### SHORT EXERCISE
Starting at the line that contains "How far away" and continuing through the final line, reproduce each of those lines in full. Offset every number in the answers, distances and coordinates alike, by -53.

◆ ◆ ◆ ◆ ◆ ◆ ◆

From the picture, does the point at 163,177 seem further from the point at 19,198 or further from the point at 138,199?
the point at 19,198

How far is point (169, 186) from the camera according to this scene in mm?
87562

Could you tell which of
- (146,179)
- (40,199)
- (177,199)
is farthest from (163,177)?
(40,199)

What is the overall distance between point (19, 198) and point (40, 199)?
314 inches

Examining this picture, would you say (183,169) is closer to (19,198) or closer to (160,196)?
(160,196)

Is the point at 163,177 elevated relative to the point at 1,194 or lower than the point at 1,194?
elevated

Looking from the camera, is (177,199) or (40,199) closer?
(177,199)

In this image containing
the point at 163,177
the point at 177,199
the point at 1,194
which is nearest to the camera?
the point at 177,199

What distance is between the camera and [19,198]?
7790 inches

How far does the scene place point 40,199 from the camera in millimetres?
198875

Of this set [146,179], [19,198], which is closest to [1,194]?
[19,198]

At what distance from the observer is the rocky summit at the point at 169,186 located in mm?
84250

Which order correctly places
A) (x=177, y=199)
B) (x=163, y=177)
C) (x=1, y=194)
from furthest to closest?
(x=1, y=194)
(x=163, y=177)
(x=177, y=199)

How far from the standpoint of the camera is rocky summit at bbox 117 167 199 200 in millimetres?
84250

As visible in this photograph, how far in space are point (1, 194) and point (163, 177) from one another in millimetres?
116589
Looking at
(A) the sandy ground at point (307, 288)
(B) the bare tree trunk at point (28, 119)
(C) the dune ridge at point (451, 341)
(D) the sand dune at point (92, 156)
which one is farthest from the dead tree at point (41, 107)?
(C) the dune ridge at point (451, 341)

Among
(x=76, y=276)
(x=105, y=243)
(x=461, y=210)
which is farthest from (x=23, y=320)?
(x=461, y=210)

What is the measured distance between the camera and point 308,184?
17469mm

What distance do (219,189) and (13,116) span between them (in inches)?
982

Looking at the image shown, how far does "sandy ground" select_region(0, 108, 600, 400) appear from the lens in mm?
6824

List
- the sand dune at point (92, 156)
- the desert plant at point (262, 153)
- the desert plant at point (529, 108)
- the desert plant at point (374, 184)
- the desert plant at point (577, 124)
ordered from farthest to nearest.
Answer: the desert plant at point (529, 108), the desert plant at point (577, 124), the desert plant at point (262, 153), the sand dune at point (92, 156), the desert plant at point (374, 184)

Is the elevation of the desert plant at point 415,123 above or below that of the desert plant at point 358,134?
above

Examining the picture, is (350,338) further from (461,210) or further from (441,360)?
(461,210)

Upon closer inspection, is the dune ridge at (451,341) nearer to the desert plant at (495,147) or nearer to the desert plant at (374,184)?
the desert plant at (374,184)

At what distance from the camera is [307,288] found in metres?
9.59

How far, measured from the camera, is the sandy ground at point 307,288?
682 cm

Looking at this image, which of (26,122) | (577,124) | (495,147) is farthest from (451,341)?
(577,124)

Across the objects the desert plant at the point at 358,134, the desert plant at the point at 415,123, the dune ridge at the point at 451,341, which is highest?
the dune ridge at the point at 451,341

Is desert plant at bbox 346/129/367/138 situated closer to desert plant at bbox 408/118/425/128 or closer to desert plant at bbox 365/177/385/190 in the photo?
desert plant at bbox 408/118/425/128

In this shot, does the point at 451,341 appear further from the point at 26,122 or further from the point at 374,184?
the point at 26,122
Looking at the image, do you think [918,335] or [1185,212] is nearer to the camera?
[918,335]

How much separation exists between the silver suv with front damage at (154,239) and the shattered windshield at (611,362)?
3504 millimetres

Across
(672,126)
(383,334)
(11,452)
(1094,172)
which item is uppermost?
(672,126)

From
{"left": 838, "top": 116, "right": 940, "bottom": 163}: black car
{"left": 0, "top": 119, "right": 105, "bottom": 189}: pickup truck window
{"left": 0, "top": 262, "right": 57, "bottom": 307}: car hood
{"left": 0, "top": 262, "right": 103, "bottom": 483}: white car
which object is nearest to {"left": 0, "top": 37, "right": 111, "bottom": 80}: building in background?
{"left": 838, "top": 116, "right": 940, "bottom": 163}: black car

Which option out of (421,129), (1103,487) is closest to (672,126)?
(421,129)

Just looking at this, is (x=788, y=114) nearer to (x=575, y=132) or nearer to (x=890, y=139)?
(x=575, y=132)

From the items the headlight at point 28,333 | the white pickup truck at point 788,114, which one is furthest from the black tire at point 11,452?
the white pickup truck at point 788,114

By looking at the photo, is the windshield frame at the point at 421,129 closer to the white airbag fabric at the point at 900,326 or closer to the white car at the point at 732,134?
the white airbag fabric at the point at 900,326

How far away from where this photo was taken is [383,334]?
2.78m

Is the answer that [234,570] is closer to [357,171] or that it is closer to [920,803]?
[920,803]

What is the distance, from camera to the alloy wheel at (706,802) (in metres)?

◆ ◆ ◆ ◆ ◆ ◆ ◆

### FULL SOLUTION
How far away from where this photo was taken is [383,334]?
-50.22m

Is the answer that [234,570] is closer to [357,171] or that it is closer to [920,803]?
[867,750]

What is the distance, from camera to the alloy wheel at (706,802) (in metres)?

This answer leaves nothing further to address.